● What you are asked to do: Can you update the listing below by replacing every "camera" with "viewer" and leaving everything else unchanged? Give back the whole listing without the pictures.

● Task input:
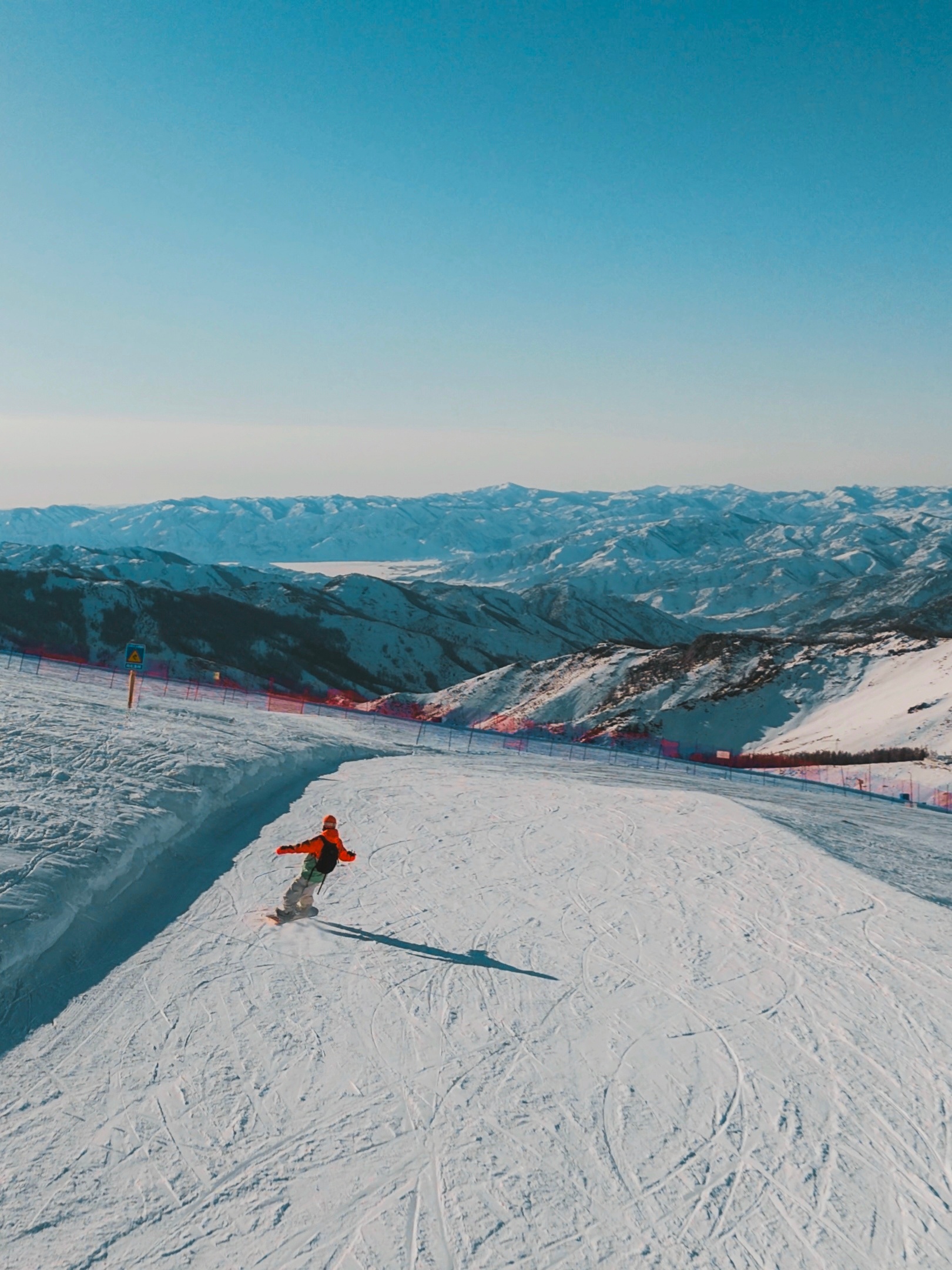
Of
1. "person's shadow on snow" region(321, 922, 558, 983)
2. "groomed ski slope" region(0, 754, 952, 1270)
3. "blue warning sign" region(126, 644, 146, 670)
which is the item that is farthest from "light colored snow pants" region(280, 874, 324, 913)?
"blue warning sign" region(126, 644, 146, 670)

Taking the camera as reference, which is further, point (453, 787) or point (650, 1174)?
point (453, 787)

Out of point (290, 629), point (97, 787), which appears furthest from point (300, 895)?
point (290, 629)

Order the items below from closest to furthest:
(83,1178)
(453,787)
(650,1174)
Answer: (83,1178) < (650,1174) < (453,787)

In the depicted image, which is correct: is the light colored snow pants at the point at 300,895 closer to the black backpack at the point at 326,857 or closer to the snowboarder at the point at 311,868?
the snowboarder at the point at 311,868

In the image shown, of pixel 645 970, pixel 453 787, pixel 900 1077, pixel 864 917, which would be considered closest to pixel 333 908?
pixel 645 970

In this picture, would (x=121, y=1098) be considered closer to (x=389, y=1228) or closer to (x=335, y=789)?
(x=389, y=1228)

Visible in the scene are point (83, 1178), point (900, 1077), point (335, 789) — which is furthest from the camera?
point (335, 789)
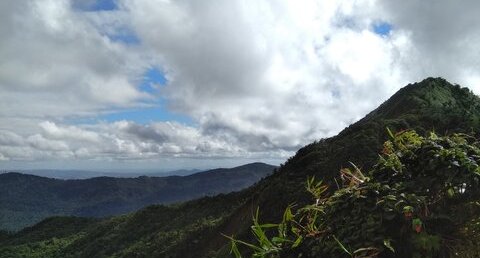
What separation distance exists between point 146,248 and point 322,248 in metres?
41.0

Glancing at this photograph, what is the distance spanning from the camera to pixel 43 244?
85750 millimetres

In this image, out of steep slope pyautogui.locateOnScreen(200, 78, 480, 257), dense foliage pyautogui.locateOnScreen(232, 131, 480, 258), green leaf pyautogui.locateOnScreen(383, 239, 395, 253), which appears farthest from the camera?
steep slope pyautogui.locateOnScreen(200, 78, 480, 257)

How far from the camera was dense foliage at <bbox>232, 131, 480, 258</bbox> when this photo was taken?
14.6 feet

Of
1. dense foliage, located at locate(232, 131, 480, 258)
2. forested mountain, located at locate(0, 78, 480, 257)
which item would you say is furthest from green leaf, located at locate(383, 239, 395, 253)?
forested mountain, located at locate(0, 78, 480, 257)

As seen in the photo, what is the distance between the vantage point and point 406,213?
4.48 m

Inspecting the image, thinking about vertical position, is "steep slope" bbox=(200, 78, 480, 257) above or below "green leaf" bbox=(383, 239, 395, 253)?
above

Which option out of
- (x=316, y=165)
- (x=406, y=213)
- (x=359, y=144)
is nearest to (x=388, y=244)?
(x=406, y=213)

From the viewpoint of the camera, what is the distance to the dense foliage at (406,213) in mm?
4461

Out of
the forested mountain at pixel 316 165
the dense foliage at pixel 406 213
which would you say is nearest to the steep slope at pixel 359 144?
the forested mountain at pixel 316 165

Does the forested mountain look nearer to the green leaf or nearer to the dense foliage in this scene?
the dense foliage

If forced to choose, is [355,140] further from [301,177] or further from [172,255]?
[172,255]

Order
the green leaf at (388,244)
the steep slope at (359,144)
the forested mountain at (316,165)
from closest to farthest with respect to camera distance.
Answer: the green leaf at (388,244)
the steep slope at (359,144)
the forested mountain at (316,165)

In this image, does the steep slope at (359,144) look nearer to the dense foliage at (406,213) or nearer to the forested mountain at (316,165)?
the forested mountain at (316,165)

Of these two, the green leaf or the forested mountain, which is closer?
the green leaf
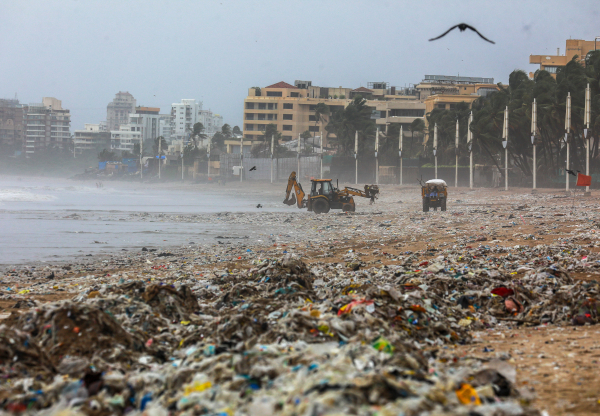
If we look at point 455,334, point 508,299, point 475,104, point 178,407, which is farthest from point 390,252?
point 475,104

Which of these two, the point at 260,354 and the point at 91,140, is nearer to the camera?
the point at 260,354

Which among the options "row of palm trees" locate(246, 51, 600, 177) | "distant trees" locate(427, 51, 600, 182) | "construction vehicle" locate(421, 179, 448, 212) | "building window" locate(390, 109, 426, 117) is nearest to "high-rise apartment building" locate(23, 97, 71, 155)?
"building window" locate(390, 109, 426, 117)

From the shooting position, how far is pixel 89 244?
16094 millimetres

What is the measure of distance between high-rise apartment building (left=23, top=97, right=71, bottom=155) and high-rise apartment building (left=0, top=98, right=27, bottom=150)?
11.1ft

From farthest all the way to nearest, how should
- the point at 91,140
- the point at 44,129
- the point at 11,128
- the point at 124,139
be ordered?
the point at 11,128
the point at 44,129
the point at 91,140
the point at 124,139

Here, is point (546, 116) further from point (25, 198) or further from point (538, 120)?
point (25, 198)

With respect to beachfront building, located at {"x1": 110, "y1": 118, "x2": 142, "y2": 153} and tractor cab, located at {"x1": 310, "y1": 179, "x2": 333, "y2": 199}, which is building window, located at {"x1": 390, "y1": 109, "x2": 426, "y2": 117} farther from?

● Task solution:
Of
1. "person's shadow on snow" region(321, 922, 558, 983)
2. "groomed ski slope" region(0, 754, 952, 1270)
3. "blue warning sign" region(126, 644, 146, 670)
which is the item that is farthest from "light colored snow pants" region(280, 874, 324, 913)?
"blue warning sign" region(126, 644, 146, 670)

Taking the viewer as reference, which is further, point (453, 787) or point (650, 1174)?
point (453, 787)

Out of point (290, 629), point (97, 787), which appears furthest from point (300, 895)?
point (290, 629)

Order the items below from closest to furthest:
(83,1178)
(453,787)
(650,1174)
Answer: (83,1178) < (650,1174) < (453,787)

In the depicted image, which is correct: is the light colored snow pants at the point at 300,895 closer to the black backpack at the point at 326,857 or closer to the snowboarder at the point at 311,868?
the snowboarder at the point at 311,868

In the image shown, of pixel 645 970, pixel 453 787, pixel 900 1077, pixel 864 917, which would be considered closest to pixel 333 908?
pixel 645 970

In this picture, would (x=121, y=1098) be considered closer to (x=389, y=1228) or closer to (x=335, y=789)?
(x=389, y=1228)

Visible in the scene are point (83, 1178), point (900, 1077), point (335, 789) — which is furthest from the viewer?
point (335, 789)
What separation distance exists between point 146,248 and point 322,248 in metres?
41.0

Glancing at this photograph, what is the distance spanning from the viewer to pixel 43 244?
85750 millimetres

In this image, out of steep slope pyautogui.locateOnScreen(200, 78, 480, 257), dense foliage pyautogui.locateOnScreen(232, 131, 480, 258), green leaf pyautogui.locateOnScreen(383, 239, 395, 253), which appears farthest from the viewer?
steep slope pyautogui.locateOnScreen(200, 78, 480, 257)

How far from the viewer was dense foliage at <bbox>232, 131, 480, 258</bbox> when this photo was taken?
14.6 feet

Of
1. dense foliage, located at locate(232, 131, 480, 258)
2. forested mountain, located at locate(0, 78, 480, 257)
which item would you say is furthest from green leaf, located at locate(383, 239, 395, 253)?
forested mountain, located at locate(0, 78, 480, 257)

As seen in the photo, what is the distance between the vantage point and point 406,213?
4.48 m

Inspecting the image, thinking about vertical position, is "steep slope" bbox=(200, 78, 480, 257) above or below "green leaf" bbox=(383, 239, 395, 253)?
above

Which option out of
- (x=316, y=165)
- (x=406, y=213)
- (x=359, y=144)
is nearest to (x=388, y=244)?
(x=406, y=213)

From the viewpoint of the viewer, what is the distance to the dense foliage at (406,213) in mm?
4461

Out of
the forested mountain at pixel 316 165
the dense foliage at pixel 406 213
which would you say is nearest to the steep slope at pixel 359 144?
the forested mountain at pixel 316 165

Does the forested mountain look nearer to the green leaf or nearer to the dense foliage in this scene?
the dense foliage

If forced to choose, is [355,140] further from [301,177] or further from [172,255]?
[172,255]

Order
the green leaf at (388,244)
the steep slope at (359,144)
the forested mountain at (316,165)
from closest to farthest with respect to viewer distance.
Answer: the green leaf at (388,244)
the steep slope at (359,144)
the forested mountain at (316,165)

In this image, does the steep slope at (359,144) look nearer to the dense foliage at (406,213) or nearer to the forested mountain at (316,165)?
the forested mountain at (316,165)

Of these two, the green leaf or the forested mountain, which is closer?
the green leaf
If we look at point 455,334, point 508,299, point 475,104, point 178,407, which is farthest from point 390,252?
point 475,104

Which of these two, the point at 260,354 and the point at 91,140, is nearer to the viewer?
the point at 260,354

Which among the options "row of palm trees" locate(246, 51, 600, 177) | "distant trees" locate(427, 51, 600, 182) | "construction vehicle" locate(421, 179, 448, 212) | "building window" locate(390, 109, 426, 117) is nearest to "high-rise apartment building" locate(23, 97, 71, 155)?
"building window" locate(390, 109, 426, 117)

From the shooting position, how far is pixel 89 244?
16094 millimetres

What is the measure of distance between high-rise apartment building (left=23, top=97, right=71, bottom=155) and high-rise apartment building (left=0, top=98, right=27, bottom=150)?
11.1ft

From farthest all the way to nearest, how should
- the point at 91,140
- the point at 44,129
- the point at 11,128
- the point at 124,139
be ordered?
the point at 11,128
the point at 44,129
the point at 91,140
the point at 124,139

Here, is point (546, 116) further from point (25, 198) or further from point (538, 120)?
point (25, 198)

With respect to beachfront building, located at {"x1": 110, "y1": 118, "x2": 142, "y2": 153} and tractor cab, located at {"x1": 310, "y1": 179, "x2": 333, "y2": 199}, which is building window, located at {"x1": 390, "y1": 109, "x2": 426, "y2": 117} farther from?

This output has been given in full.